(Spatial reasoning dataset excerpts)

________________________

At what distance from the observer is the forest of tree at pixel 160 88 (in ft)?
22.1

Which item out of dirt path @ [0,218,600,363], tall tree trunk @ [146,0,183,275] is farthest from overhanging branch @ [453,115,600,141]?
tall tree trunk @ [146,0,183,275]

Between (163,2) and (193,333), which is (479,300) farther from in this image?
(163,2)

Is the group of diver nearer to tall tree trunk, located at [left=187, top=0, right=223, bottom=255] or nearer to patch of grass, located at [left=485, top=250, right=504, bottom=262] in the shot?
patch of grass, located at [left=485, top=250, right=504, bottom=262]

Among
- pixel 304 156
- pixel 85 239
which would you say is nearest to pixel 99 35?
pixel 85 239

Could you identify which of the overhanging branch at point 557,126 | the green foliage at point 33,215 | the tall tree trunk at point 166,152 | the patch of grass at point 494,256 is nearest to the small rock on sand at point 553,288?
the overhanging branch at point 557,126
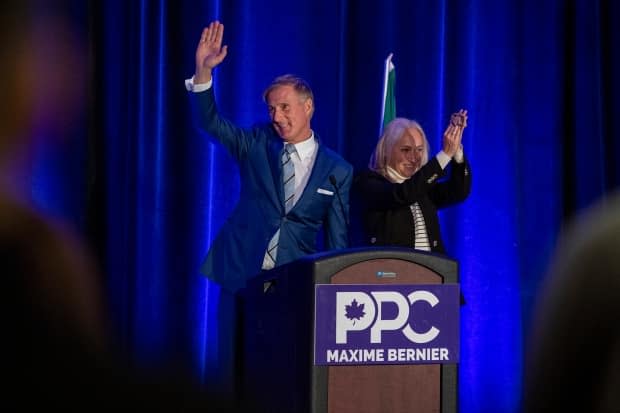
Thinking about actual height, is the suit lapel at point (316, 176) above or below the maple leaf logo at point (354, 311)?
above

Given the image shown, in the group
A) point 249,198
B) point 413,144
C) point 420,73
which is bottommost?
point 249,198

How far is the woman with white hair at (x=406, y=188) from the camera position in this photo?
317cm

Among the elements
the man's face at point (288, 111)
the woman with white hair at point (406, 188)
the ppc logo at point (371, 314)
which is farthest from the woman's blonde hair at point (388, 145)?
the ppc logo at point (371, 314)

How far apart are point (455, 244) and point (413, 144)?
94 centimetres

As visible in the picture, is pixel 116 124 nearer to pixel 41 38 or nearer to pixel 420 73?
pixel 420 73

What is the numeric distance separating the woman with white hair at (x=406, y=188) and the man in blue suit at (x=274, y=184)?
0.12 m

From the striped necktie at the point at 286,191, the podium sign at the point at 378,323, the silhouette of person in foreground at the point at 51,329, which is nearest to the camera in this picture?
the silhouette of person in foreground at the point at 51,329

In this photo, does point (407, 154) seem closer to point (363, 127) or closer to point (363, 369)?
→ point (363, 127)

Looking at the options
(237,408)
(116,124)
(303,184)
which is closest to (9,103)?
(237,408)

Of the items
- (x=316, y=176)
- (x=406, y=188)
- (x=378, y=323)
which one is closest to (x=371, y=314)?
(x=378, y=323)

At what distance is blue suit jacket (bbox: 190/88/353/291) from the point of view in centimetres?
337

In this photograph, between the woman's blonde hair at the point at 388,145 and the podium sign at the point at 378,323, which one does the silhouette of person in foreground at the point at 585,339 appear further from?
the woman's blonde hair at the point at 388,145

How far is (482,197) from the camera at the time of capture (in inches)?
167

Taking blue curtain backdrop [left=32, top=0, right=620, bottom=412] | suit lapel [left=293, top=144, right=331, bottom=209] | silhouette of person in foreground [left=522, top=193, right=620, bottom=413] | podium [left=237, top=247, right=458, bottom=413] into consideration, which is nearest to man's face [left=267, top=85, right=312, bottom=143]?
suit lapel [left=293, top=144, right=331, bottom=209]
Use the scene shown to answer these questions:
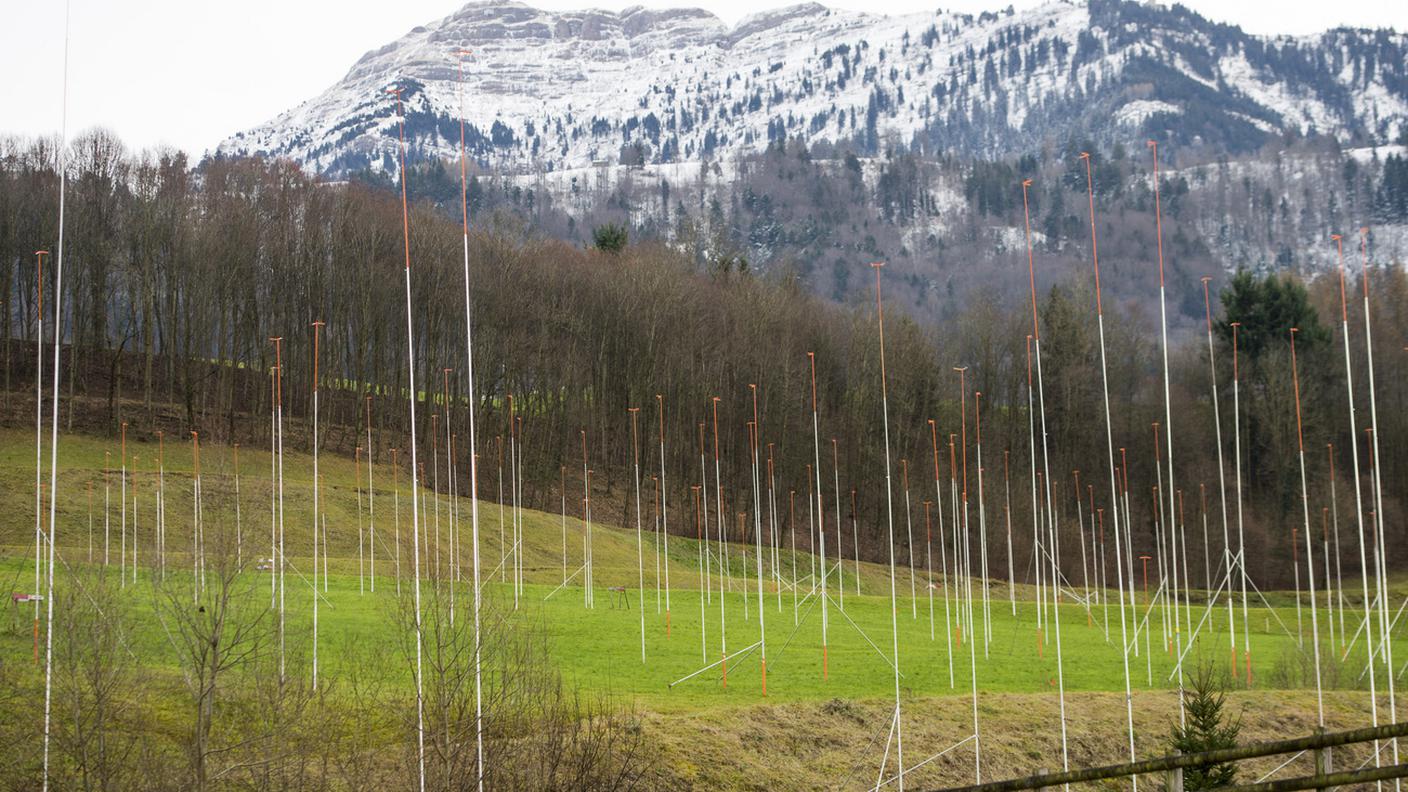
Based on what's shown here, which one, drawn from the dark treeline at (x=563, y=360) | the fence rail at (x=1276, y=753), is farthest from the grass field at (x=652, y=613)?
the fence rail at (x=1276, y=753)

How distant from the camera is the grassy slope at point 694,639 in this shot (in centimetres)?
3312

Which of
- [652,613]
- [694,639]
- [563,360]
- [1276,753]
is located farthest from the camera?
[563,360]

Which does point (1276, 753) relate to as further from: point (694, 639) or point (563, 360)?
point (563, 360)

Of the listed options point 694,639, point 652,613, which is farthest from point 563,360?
point 694,639

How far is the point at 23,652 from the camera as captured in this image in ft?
108

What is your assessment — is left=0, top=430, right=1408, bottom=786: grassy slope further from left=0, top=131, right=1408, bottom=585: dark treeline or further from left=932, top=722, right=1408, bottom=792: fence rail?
left=932, top=722, right=1408, bottom=792: fence rail

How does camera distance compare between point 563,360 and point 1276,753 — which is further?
point 563,360

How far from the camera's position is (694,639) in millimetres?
44875

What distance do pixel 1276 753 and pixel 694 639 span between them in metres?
31.1

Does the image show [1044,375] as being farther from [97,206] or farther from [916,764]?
[916,764]

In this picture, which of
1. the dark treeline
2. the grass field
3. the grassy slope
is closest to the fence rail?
the grassy slope

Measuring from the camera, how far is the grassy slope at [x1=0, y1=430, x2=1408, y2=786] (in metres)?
33.1

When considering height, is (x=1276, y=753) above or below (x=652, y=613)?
above

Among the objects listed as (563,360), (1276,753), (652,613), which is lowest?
(652,613)
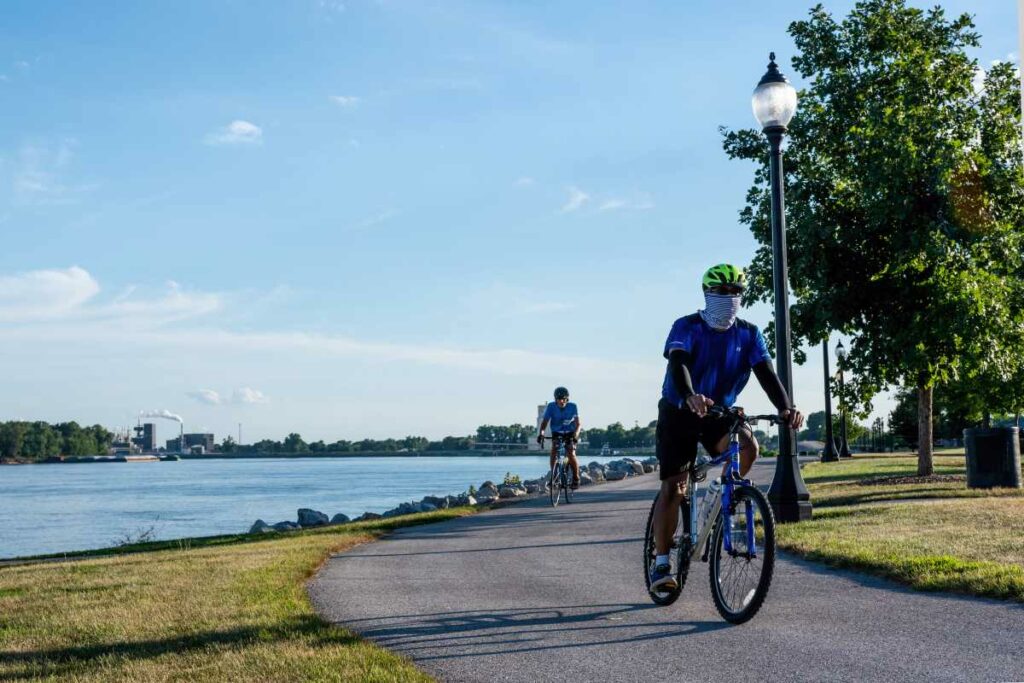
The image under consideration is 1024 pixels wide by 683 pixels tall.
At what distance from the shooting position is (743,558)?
6.12 metres

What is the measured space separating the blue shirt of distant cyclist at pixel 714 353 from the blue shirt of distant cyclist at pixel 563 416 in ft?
33.0

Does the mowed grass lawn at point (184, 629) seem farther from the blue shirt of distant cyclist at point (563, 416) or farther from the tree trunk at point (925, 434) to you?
the tree trunk at point (925, 434)

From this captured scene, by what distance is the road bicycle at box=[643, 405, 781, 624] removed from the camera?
593cm

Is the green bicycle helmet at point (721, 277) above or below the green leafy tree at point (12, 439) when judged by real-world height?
above

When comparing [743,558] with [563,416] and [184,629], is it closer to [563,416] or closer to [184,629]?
[184,629]

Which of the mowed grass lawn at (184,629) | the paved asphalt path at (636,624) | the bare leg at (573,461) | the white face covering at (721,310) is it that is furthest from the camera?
the bare leg at (573,461)

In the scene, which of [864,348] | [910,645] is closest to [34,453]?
[864,348]

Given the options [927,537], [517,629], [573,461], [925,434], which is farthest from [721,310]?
[925,434]

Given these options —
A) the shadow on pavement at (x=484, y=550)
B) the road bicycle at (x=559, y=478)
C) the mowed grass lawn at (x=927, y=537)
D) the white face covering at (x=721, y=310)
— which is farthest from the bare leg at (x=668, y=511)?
the road bicycle at (x=559, y=478)

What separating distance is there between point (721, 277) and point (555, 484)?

________________________

Restate each entry word for word, leaving out any pictures.

At what distance from the observer is the forest of tree at pixel 160 88 (in ft)?
22.1

Which item out of dirt path @ [0,218,600,363], tall tree trunk @ [146,0,183,275] is farthest from overhanging branch @ [453,115,600,141]?
tall tree trunk @ [146,0,183,275]

Between (163,2) and (193,333), which is (479,300) farther from in this image?
(163,2)

Is the group of diver nearer to tall tree trunk, located at [left=187, top=0, right=223, bottom=255] or nearer to patch of grass, located at [left=485, top=250, right=504, bottom=262] in the shot?
patch of grass, located at [left=485, top=250, right=504, bottom=262]

Among
- pixel 304 156
- pixel 85 239
which would you say is nearest to pixel 99 35?
pixel 85 239

Could you identify which of the overhanging branch at point 557,126 | the green foliage at point 33,215 | the tall tree trunk at point 166,152 | the patch of grass at point 494,256 is nearest to the small rock on sand at point 553,288?
the overhanging branch at point 557,126
Thinking about actual height, is the suit lapel at point (316, 176) above or below the maple leaf logo at point (354, 311)?
above

Given the image shown, in the group
A) point 249,198
B) point 413,144
C) point 420,73
which is bottommost?
point 249,198

How far is the woman with white hair at (x=406, y=188) from the camera position in this photo?
317cm

Among the elements
the man's face at point (288, 111)
the woman with white hair at point (406, 188)
the ppc logo at point (371, 314)
which is farthest from the woman's blonde hair at point (388, 145)?
the ppc logo at point (371, 314)

How far apart are point (455, 244) and point (413, 144)?
94 centimetres

As visible in the picture, is pixel 116 124 nearer to pixel 41 38 or nearer to pixel 420 73?
pixel 420 73

What is the numeric distance separating the woman with white hair at (x=406, y=188) and the man in blue suit at (x=274, y=184)?
0.12 m

From the striped necktie at the point at 286,191, the podium sign at the point at 378,323, the silhouette of person in foreground at the point at 51,329, which is nearest to the camera in this picture?
the silhouette of person in foreground at the point at 51,329

In this photo, does point (407, 154) seem closer to point (363, 127) or closer to point (363, 369)?
→ point (363, 127)

Looking at the options
(237,408)
(116,124)
(303,184)
which is closest to (9,103)?
(237,408)

Of the items
- (x=316, y=176)
- (x=406, y=188)
- (x=378, y=323)
which one is closest to (x=371, y=314)?
(x=378, y=323)

At what distance is blue suit jacket (bbox: 190/88/353/291) from the point of view in centimetres?
337

In this photograph, between the woman's blonde hair at the point at 388,145 and the podium sign at the point at 378,323, which one does the silhouette of person in foreground at the point at 585,339 appear further from?
the woman's blonde hair at the point at 388,145

How far is (482,197) from the camera at the time of capture (in inches)?
167

Taking blue curtain backdrop [left=32, top=0, right=620, bottom=412] | suit lapel [left=293, top=144, right=331, bottom=209] | silhouette of person in foreground [left=522, top=193, right=620, bottom=413] | podium [left=237, top=247, right=458, bottom=413] into consideration, which is nearest to man's face [left=267, top=85, right=312, bottom=143]?
suit lapel [left=293, top=144, right=331, bottom=209]
Use the scene shown to answer these questions:
Based on what's shown here, which one, drawn from the dark treeline at (x=563, y=360) | the fence rail at (x=1276, y=753), is farthest from the grass field at (x=652, y=613)?
the fence rail at (x=1276, y=753)

How distant from the camera is the grassy slope at point 694,639 in this shot (in centimetres)?
3312

Which of
- [652,613]
- [694,639]
- [563,360]
- [1276,753]
is located farthest from the camera?
[563,360]

Which does point (1276, 753) relate to as further from: point (694, 639) or point (563, 360)?
point (563, 360)

Of the listed options point 694,639, point 652,613, which is farthest from point 563,360?
point 694,639

How far is the point at 23,652 from the camera as captured in this image in ft?
108

What is your assessment — is left=0, top=430, right=1408, bottom=786: grassy slope further from left=0, top=131, right=1408, bottom=585: dark treeline or further from left=932, top=722, right=1408, bottom=792: fence rail?
left=932, top=722, right=1408, bottom=792: fence rail

How does camera distance compare between point 563,360 and point 1276,753 — which is further?
point 563,360

How far from the camera's position is (694,639) in millimetres?
44875

What distance do pixel 1276 753 and pixel 694 639 span between them in metres?
31.1

Does the image show [1044,375] as being farther from [97,206] or farther from [916,764]?
[916,764]

In this picture, which of
1. the dark treeline
2. the grass field
3. the grassy slope
is closest to the fence rail?
the grassy slope

Measuring from the camera, how far is the grassy slope at [x1=0, y1=430, x2=1408, y2=786] (in metres)?
33.1

When considering height, is (x=1276, y=753) above or below (x=652, y=613)?
above

Among the objects listed as (563,360), (1276,753), (652,613), which is lowest?
(652,613)
The image under consideration is 1024 pixels wide by 683 pixels tall.
At what distance from the shooting position is (743,558)?
6.12 metres

What is the measured space separating the blue shirt of distant cyclist at pixel 714 353 from the blue shirt of distant cyclist at pixel 563 416 in ft?
33.0

Does the mowed grass lawn at point (184, 629) seem farther from the blue shirt of distant cyclist at point (563, 416) or farther from the tree trunk at point (925, 434) to you?
the tree trunk at point (925, 434)

From this captured scene, by what distance is the road bicycle at box=[643, 405, 781, 624] removed from the camera?
593cm

Is the green bicycle helmet at point (721, 277) above or below the green leafy tree at point (12, 439) when judged by real-world height?
above

When comparing [743,558] with [563,416] and [184,629], is it closer to [563,416] or closer to [184,629]?
[184,629]

Which of the mowed grass lawn at (184,629) | the paved asphalt path at (636,624) | the bare leg at (573,461) | the white face covering at (721,310) is it that is furthest from the camera?
the bare leg at (573,461)

In the scene, which of [864,348] | [910,645] is closest to [34,453]?
[864,348]

Given the options [927,537], [517,629], [573,461], [925,434], which is farthest from [721,310]?
[925,434]

Given these options —
A) the shadow on pavement at (x=484, y=550)
B) the road bicycle at (x=559, y=478)
C) the mowed grass lawn at (x=927, y=537)
D) the white face covering at (x=721, y=310)
— which is farthest from the bare leg at (x=668, y=511)?
the road bicycle at (x=559, y=478)

What separating distance is there between point (721, 277) and point (555, 484)?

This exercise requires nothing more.